### Problem
Copy out, word for word, only the part that opens with the line containing "Which relationship holds" and closes with the line containing "Measured from the", including both of those lines.
%%
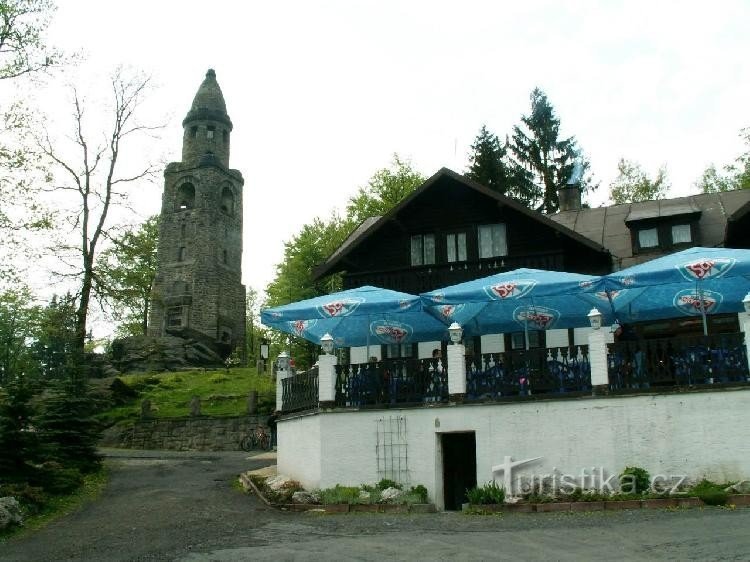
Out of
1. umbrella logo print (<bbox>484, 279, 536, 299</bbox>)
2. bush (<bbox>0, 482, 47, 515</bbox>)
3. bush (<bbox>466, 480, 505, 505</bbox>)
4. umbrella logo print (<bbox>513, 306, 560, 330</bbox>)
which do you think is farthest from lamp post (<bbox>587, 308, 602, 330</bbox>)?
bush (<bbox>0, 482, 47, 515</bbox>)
%%
%%
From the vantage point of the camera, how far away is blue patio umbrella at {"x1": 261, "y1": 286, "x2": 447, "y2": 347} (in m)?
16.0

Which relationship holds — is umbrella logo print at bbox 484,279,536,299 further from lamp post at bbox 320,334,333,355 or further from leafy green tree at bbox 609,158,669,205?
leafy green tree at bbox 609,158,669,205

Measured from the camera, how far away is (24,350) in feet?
%%
### Response for this exercise
Which relationship holds — is umbrella logo print at bbox 484,279,536,299 further from lamp post at bbox 320,334,333,355 or further from leafy green tree at bbox 609,158,669,205?
leafy green tree at bbox 609,158,669,205

Measured from the camera, how far away is (24,350) in feet?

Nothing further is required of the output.